Dana White interacts with his more than two million followers on Twitter during Saturday night's UFC 145 card in Atlanta. (Bryan Armen Graham/

ATLANTA -- Dana White is a sick man.

It’s 8:51 p.m. on fight night and the president of the Ultimate Fighting Championship has just been shot up with two bags of IV fluids in an anonymously marked lounge in the bowels of Philips Arena. Food poisoning, he explains, from a bad turkey burger during last night’s red-eye from Las Vegas.

“I can’t f---ing believe I’m standing here,” White says, nursing a three-quarters-full SmartWater bottle filled with a urine-colored fluid (“Pedialyte,” he says). “I thought I was going to die this morning. I couldn’t talk. I couldn’t walk. I was sweating like someone sprayed me with a hose. I was sprawled out on the marble floor of my bathroom.”

Yet White is on his feet, peering at a MacBook screen over the shoulder of Kristin Adams, the UFC’s 28-year-old social media whiz, who is busy engaging with celebrities and fans buzzing about tonight’s UFC 145 card. His attention diverts to the flatscreen TV showing the undercard bout currently happening outside between Mac Danzig and Efrain Escudaro.

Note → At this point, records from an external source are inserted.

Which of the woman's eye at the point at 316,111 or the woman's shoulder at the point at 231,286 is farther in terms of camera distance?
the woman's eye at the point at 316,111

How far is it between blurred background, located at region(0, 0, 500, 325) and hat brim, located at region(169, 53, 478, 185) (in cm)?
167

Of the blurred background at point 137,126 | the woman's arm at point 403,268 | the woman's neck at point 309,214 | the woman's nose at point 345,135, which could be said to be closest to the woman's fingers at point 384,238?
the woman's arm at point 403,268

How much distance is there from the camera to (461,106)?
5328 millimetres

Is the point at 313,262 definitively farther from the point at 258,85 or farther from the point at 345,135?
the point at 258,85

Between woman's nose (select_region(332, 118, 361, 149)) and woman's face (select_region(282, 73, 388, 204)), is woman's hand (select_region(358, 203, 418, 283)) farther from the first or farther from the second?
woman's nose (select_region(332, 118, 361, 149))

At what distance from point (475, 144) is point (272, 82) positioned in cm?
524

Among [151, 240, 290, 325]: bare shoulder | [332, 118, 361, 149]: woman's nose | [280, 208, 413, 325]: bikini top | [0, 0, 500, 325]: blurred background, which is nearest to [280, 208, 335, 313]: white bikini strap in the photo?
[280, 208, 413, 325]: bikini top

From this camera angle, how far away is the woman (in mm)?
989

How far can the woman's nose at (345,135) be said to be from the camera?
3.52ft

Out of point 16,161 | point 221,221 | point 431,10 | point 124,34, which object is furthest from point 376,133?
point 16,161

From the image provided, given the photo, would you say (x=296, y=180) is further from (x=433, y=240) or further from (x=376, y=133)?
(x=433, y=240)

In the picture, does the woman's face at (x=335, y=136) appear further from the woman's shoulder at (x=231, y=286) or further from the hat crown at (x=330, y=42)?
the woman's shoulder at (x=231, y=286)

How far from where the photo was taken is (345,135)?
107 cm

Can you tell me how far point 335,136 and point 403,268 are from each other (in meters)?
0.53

As Adams reads aloud tweets from celebrities posting about the fight -- Criss Angel, Jerry Rice, Jim Norton, Kelly Slater -- White dictates rapid-fire responses as he unboxes a new cell phone. He directs Adams to tweet out the number, offering his more than two million followers an opportunity to trade opinions with one of the most powerful and unorthodox executives in sports.

White spoke on the phone Saturday night with several UFC fans, who called a phone number he posted on Twitter. (Bryan Armen Graham/

“There’s no service down here, they’re all going to voice mail,” he says. “Five voice mails, six voice mails, seven voice mails.”

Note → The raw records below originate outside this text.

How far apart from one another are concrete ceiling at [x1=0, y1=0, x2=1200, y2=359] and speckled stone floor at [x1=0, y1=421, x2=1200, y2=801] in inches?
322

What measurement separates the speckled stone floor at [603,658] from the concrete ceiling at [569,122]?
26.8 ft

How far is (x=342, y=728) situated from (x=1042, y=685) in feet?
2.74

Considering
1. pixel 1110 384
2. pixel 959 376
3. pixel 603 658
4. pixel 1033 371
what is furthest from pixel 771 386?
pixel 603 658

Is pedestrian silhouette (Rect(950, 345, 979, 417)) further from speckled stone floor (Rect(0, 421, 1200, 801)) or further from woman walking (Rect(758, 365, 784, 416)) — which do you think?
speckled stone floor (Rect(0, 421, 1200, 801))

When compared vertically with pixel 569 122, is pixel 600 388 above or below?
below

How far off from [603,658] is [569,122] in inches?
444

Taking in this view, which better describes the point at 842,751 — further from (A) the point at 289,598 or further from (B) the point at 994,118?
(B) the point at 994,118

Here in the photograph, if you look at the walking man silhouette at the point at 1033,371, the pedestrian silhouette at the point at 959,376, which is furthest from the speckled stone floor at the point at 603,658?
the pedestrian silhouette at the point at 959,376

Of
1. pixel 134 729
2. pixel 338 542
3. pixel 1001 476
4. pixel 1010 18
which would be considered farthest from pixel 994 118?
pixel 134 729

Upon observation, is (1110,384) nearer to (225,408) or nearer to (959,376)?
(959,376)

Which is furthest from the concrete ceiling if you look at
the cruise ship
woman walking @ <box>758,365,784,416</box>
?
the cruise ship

Finally the phone rings; a fan calling from Sweden made it through. “Who’s this?” White asks, before reassuring the voice on the other end, “I swear to God it’s really me.”

Another caller rings from New Zealand. Another from North Carolina. Another calls from inside the arena and asks if he can attend the post-fight press conference. White gets an assistant to take down his seat location and cell phone number and makes it happen. “Thanks so much for the support, bro,” he says before clicking over to the next call.

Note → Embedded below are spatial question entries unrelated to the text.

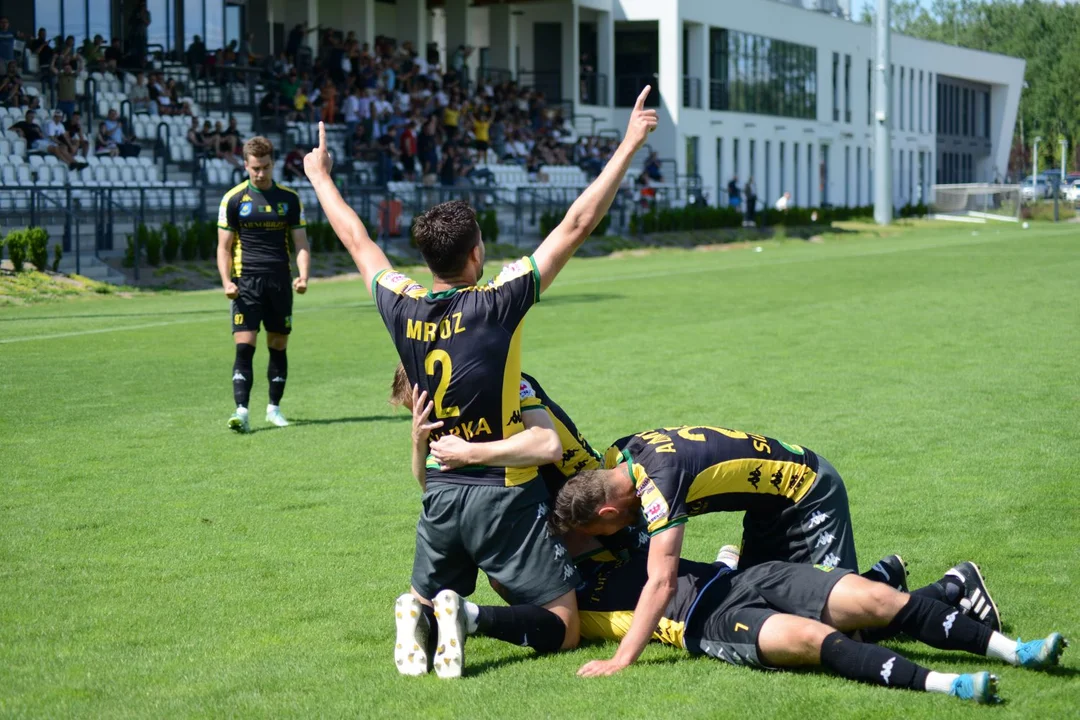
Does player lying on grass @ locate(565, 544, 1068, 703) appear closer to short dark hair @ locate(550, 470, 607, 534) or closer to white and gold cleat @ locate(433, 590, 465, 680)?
white and gold cleat @ locate(433, 590, 465, 680)

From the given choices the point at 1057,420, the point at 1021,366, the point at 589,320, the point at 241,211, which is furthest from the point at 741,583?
the point at 589,320

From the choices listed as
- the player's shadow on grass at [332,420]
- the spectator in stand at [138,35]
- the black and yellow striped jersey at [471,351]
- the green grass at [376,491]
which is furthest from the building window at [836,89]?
the black and yellow striped jersey at [471,351]

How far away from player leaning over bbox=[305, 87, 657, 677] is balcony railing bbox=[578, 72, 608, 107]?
50.8 meters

It’s White’s hands-on approach that’s helped make MMA the world’s fastest growing sport, but it's his willingness to reach out and connect with the fans that create a brand loyalty that ensures they'll be long-term customers.

It’s hard to imagine Roger Goodell or David Stern shooting the bull with fans before an important game. “I don’t understand why though,” White says. “It’s so easy to do. It takes two seconds.”